● REQUESTS
1) In the year-in-review article on 2015 Bell County news, what record did Wayne Mills compile with the Bobcats?
2) Print the part of the year-in-review article starting with "As the New Year" and going on through "than the council.".

## start PASSAGE TO READ

As the New Year approaches, it is important to take time and reflect on what happened in 2015. On a national level, the nation has dealt with plane and train crashes, terrorist attacks, mass shootings and the on-going debate over same-sex marriage.
Locally, there were plenty of stories that involved those in Bell County and neighboring areas. Now it’s time to take a look back at some of the most relevant stories of 2015:
10. Country Club at stake: According to a letter to the editor by Bob Vaughn concerning the country club, the state and federal bank examiners were likely to force foreclosure on approximately 80-plus acres of property including the clubhouse. The club’s directors could not find a place to turn for a rescue, so the Middesboro City Council researched ways to potentially help the club. In the end, the club was able to acquire help from a source other than the council.
9. Mills fired as Bell coach: Bell County school officials confirmed on Dec. 5 that Bell County football coach Wayne Mills had been fired from the position. Mills, who could not be reached for comment by the Daily News, spent five years with the Bobcats and tallied a 47-16 record with the Bobcats. The team failed to pick up a regional championship during Mills’ tenure.
8. Middlesboro bingo halls push for exempt status to new smoking ban, Representatives say player numbers are declining: The smoking ban had been in effect for just over a month and local bingo halls claimed it had caused a drastic decline in the turnout. Council members asked bingo hall representatives to return to future meetings with statistics to validate their claims. Some representatives followed up at future meetings but no statistics were brought to the council and the movement stopped.

## end PASSAGE TO READ
## start ENTRIES

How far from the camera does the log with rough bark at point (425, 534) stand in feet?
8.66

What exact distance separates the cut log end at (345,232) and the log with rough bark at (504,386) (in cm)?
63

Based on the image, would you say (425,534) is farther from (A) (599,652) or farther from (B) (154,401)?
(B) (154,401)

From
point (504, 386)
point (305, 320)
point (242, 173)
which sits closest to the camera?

## end ENTRIES

● RESPONSE LIST
1) He tallied a 47-16 record over five years with the Bobcats.

2)
As the New Year approaches, it is important to take time and reflect on what happened in 2015. On a national level, the nation has dealt with plane and train crashes, terrorist attacks, mass shootings and the on-going debate over same-sex marriage.
Locally, there were plenty of stories that involved those in Bell County and neighboring areas. Now it’s time to take a look back at some of the most relevant stories of 2015:
10. Country Club at stake: According to a letter to the editor by Bob Vaughn concerning the country club, the state and federal bank examiners were likely to force foreclosure on approximately 80-plus acres of property including the clubhouse. The club’s directors could not find a place to turn for a rescue, so the Middesboro City Council researched ways to potentially help the club. In the end, the club was able to acquire help from a source other than the council.